When Do Contractors Become Design Professionals? Does your insurance company know?

By July 1, 2014No Comments

Great news! You won the contract to build that new project. You’ve seen to the details, like sending certificates of insurance to the owner that meet their workers’ compensation and general liability requirements. And now, you begin gathering submittals, shop drawings and change orders. What’s missing?

Have you ever considered the engineering, value engineering or design aspects of these documents? General liability excludes these critical services from coverage. Let’s delve into these grey areas.

Any time you vary from the architect’s or engineer’s drawing, you are technically redesigning the project. Obviously, many changes are minor and inconsequential to the overall building strength and endurance. But many seemingly minor changes do corrupt the building systems.

Suppose you can’t find a specific light fixture and substitute a slightly less efficient one. You probably just violated the newest energy codes. Since energy code compliance is design driven, you may have inadvertently stumbled into a professional liability claim.

When the architect gets sued for the compliance issue, he’s going to prove his design was scrapped and point to you. This claim becomes a grey area. Did you fail to complete your operation correctly, or did you redesign the energy usage for the building? Most of the former, some of the latter is correct.

Do you build or use pre-fabricated components? Roofing structure comes immediately to mind. Does the manufacturer submit drawings for the structural design? Do you endorse them?

Does your company do any construction management, even as an expediting process? How about value engineering?

When you submit change orders, do you suggest better design or function elements in your request?

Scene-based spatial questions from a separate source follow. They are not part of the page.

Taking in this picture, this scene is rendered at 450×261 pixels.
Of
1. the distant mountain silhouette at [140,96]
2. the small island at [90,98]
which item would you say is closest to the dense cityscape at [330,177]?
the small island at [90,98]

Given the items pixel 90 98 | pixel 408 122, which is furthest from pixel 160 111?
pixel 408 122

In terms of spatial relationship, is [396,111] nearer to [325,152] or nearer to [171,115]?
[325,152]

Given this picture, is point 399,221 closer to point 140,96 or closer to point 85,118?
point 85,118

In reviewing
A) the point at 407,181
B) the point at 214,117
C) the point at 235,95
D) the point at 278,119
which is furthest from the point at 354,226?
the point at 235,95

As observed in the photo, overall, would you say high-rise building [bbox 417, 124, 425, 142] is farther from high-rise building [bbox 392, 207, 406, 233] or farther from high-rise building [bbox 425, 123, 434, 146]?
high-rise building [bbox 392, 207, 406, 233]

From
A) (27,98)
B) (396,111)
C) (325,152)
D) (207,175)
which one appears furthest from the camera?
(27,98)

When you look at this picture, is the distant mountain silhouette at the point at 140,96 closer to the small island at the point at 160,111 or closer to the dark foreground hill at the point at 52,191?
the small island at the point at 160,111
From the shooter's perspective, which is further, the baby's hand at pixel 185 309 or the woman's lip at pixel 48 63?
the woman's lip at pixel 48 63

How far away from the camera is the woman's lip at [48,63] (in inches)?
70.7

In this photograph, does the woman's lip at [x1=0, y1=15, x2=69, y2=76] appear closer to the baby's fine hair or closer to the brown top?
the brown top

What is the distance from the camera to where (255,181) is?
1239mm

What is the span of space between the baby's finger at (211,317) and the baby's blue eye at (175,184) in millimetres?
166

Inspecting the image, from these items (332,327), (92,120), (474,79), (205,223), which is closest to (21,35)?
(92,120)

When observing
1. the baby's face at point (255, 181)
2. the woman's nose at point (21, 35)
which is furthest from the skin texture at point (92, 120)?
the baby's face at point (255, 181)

These actions reflect professional consulting, design or engineering. Errors might be treated as professional liability claims.

There is an element of design and value engineering in every decision. Where the grey ends is a difficult line to draw. Be aware of this issue.

Suppose you use a high-early concrete mix so you can get steel up quicker. Do the long-term setting qualities change the structural integrity? Memorialize this question in a memo to the project architect or engineer; let them decide.

If you do actively engage in consulting, value engineering or design work, purchase professional liability coverage regardless of project insurance requirements.